-- Start of Data supplied --

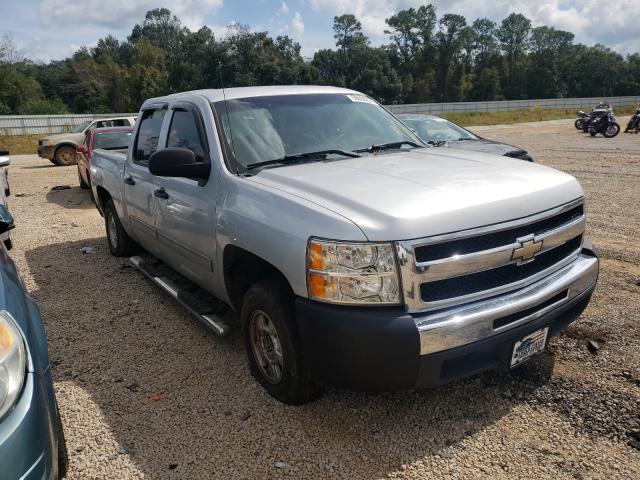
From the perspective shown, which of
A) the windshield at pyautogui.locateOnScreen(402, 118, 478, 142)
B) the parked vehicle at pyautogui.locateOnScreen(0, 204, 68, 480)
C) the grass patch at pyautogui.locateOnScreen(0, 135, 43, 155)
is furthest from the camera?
the grass patch at pyautogui.locateOnScreen(0, 135, 43, 155)

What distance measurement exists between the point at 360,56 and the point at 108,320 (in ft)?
260

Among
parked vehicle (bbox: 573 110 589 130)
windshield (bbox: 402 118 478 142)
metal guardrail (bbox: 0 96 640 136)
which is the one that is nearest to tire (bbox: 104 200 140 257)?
windshield (bbox: 402 118 478 142)

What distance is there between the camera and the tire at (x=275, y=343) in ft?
9.30

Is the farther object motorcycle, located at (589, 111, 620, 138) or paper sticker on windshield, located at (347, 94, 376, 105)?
motorcycle, located at (589, 111, 620, 138)

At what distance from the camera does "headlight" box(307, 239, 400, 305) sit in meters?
2.45

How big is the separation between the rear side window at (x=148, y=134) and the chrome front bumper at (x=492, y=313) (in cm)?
316

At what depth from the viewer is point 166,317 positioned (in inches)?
183

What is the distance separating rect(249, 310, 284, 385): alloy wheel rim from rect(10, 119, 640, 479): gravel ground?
0.19 metres

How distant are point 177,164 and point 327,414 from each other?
1853 mm

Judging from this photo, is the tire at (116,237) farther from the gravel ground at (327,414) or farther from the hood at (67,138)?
the hood at (67,138)

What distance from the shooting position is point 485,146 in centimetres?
833

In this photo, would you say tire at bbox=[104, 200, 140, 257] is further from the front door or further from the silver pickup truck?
the silver pickup truck

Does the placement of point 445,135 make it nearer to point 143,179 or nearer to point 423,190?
point 143,179

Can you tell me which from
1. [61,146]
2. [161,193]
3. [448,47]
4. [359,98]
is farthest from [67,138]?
[448,47]
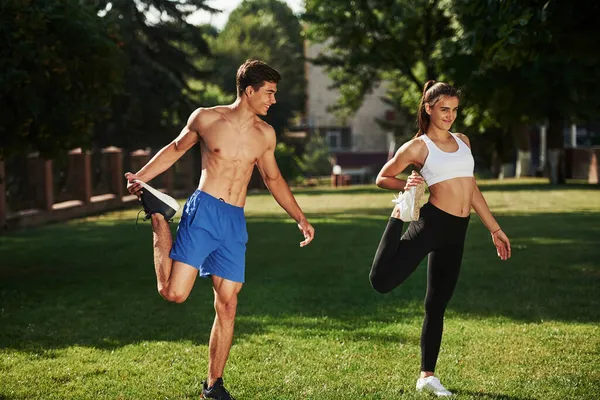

-- End of Data supplied --

Directions for this task:
Copy out all of the lines above word for word, leaving out the pictures.

Solution to this task:
From the perspective shown, which of
A) the windshield at pyautogui.locateOnScreen(402, 118, 478, 142)
B) the parked vehicle at pyautogui.locateOnScreen(0, 204, 68, 480)
C) the grass patch at pyautogui.locateOnScreen(0, 135, 43, 155)
is furthest from the camera?
the grass patch at pyautogui.locateOnScreen(0, 135, 43, 155)

What distance measurement exists between the point at 360,56 and the point at 108,320 (in ft)?
260

Among
parked vehicle (bbox: 573 110 589 130)
windshield (bbox: 402 118 478 142)
metal guardrail (bbox: 0 96 640 136)
which is the one that is nearest to tire (bbox: 104 200 140 257)?
windshield (bbox: 402 118 478 142)

What distance is there between the camera and the tire at (x=275, y=343) in ft?
9.30

Is the farther object motorcycle, located at (589, 111, 620, 138) or paper sticker on windshield, located at (347, 94, 376, 105)?
motorcycle, located at (589, 111, 620, 138)

At what distance from the camera does "headlight" box(307, 239, 400, 305) sit in meters?
2.45

How big is the separation between the rear side window at (x=148, y=134) and the chrome front bumper at (x=492, y=313) (in cm)?
316

At what depth from the viewer is point 166,317 positioned (in inches)?
183

What is the distance separating rect(249, 310, 284, 385): alloy wheel rim from rect(10, 119, 640, 479): gravel ground?
0.19 metres

How distant are point 177,164 and point 327,414 from each other?
1853 mm

Judging from this photo, is the tire at (116,237) farther from the gravel ground at (327,414) or farther from the hood at (67,138)?
the hood at (67,138)

What distance from the shooting position is point 485,146 in centimetres?
833

In this photo, would you say tire at bbox=[104, 200, 140, 257] is further from the front door or further from the silver pickup truck?
the silver pickup truck

Does the placement of point 445,135 make it nearer to point 143,179 or nearer to point 423,190?
point 143,179

Can you tell me which from
1. [61,146]
2. [161,193]
3. [448,47]
4. [359,98]
is farthest from [67,138]?
[448,47]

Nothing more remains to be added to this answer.